Open Rank Professor Position in Sociology of Culture
UC Santa Barbara
https://recruit.ap.ucsb.edu/JPF02576
POSITION OVERVIEW
Position title: Assistant Professor, Associate Professor , Professor
Salary range: The posted UC salary scales set the minimum pay determined by rank and/or step at the time of appointment. See https://ap.ucsb.edu/compensation.and.benefits/ucsb.salary.scales/1.pdf for the salary ranges. Off-scale salaries and other components of pay, i.e. a salary that is higher than the published system-wide salary at the designated rank and step, are offered when necessary to meet competitive conditions. A reasonable estimate for this position is $90,000 - $130,000 at the Assistant Level $95,000 - $180,000 at the Associate level and $142,000 - $276,000 at the Professor level
Percent time: 100
Anticipated start: July 1, 2024
APPLICATION WINDOW
Open date: August 17, 2023
Next review date: Friday, Oct 20, 2023 at 11:59pm (Pacific Time)
Apply by this date to ensure full consideration by the committee.
Final date: Friday, Jun 28, 2024 at 11:59pm (Pacific Time)
Applications will continue to be accepted until this date, but those received after the review date will only be considered if the position has not yet been filled.
POSITION DESCRIPTION
The Sociology Department at the University of California, Santa Barbara, invites applications for a position in the area of culture, beginning July 1, 2024. The ideal candidate will have an active research agenda that engages in the sociological study of culture (topical specializations and methodologies are open), an outstanding publication record as demonstrated through peer reviewed journal articles and/or books, and demonstrated excellence in teaching, student mentorship, and professional and public service.

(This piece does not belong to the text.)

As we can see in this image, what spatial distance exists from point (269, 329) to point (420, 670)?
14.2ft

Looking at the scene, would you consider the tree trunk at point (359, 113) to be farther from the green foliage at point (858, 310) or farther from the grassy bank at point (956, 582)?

UCSB’s Sociology Department is ranked among the top 10 nationwide in the sociological subfield of culture. Within the department, culture is a core area that intersects deeply and broadly with all the other core and thematic areas of research and teaching. We seek to hire a scholar whose expertise in sociology of culture can add to the department’s strength, which lies in the rich theoretical, analytical, and methodological diversity of the faculty. The ideal candidate also can contribute teaching and mentoring excellence to serve our graduate program and our large and highly diverse undergraduate major.
The University is especially interested in candidates who can contribute to the diversity and excellence of the academic community through research, teaching, and service as appropriate to the position.